The yellow areas around the numbered points represent the four equally powerful political consensus points.  The blue area shows the political mainstream, while the darkening shades of gray represent successively more extreme and marginal ideologies.  This is the best case scenario under the Asplund Chart framework.  As I'll go over in more detail in a later post, this is the type of balanced political system the framers were hoping to institutionalize through the second US Constitution.

Any political system that does not maintain separate, competing, and equally powerful coalitions at or near those four points will transition into the power arrangement in the figure below.

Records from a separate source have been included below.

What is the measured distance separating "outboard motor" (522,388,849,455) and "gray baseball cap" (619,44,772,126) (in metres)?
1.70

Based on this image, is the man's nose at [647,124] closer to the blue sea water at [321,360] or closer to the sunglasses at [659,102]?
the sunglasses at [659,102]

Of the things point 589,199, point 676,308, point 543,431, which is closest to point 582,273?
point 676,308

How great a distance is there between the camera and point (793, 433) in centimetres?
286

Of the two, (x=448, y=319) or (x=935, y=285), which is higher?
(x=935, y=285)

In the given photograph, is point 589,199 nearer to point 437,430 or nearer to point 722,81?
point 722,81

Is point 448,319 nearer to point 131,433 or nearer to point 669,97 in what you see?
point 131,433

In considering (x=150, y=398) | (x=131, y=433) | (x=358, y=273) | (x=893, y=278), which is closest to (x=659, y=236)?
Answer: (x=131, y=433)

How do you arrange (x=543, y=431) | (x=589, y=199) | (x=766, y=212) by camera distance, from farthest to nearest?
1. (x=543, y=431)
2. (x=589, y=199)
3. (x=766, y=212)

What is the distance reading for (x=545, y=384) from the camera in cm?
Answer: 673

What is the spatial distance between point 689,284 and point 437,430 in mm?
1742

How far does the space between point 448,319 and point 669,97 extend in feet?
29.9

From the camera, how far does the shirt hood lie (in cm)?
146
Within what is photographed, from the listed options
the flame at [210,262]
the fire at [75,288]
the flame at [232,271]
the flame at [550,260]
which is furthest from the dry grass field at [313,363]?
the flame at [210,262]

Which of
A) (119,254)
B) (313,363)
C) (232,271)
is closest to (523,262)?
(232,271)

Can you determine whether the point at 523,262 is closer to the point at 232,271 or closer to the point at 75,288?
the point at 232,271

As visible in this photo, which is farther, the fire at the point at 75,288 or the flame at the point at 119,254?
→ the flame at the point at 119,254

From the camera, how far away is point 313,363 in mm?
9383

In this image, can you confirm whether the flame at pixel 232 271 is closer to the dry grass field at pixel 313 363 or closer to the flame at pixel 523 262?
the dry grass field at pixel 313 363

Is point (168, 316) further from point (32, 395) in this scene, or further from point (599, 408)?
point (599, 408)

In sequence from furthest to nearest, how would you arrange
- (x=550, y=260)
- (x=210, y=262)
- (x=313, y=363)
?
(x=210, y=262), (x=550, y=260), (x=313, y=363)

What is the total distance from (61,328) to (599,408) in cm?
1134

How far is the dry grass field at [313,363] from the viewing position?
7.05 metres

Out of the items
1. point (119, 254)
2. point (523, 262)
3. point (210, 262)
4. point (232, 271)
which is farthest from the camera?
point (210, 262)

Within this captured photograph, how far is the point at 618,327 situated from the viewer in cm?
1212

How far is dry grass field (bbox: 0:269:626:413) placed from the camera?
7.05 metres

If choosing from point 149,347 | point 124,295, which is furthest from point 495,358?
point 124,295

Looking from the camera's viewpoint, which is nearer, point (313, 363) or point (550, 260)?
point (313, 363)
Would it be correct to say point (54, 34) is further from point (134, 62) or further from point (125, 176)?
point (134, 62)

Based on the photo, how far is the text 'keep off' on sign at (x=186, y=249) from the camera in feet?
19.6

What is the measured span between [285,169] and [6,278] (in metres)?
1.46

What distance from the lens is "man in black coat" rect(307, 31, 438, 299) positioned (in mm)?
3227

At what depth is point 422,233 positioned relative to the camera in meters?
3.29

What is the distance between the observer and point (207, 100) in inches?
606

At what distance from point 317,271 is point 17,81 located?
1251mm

The coalition that occupies point 4 will come to dominate the political landscape.  The smaller concentrations of power at points 2 and 3 represent coalitions that sometimes support and sometimes oppose the coalition at point 4.  The political battles between the coalitions at point 2 and 3 will tend to distract attention from the systematic centralization of power at point 4.  The fourth consensus (point 1) will be politically powerless and only barely inside the political mainstream.

This creates a Prisoners' Dilemma situation where opponents of the central authority (anyone above line C or D) must choose between supporting a somewhat powerful consensus (points 2 or 3) that will possibly sell out to the central authority or the powerless and ineffective anti-establishment consensus at point 1.  As long at most political participants choose to support consensus 2 or 3, the moderate consensus establishment at point 4 will maintain its hold on the political decision-making process.

The only relatively peaceful way to get from the second figure to the first is for the minor coalitions at points 2 and 3 to break all ties with the coalition at point 4 and actively cooperate to empower the ideology of the anti-establishment consensus at point 4.  This type of transition is extremely unlikely, but would be better than the other alternatives.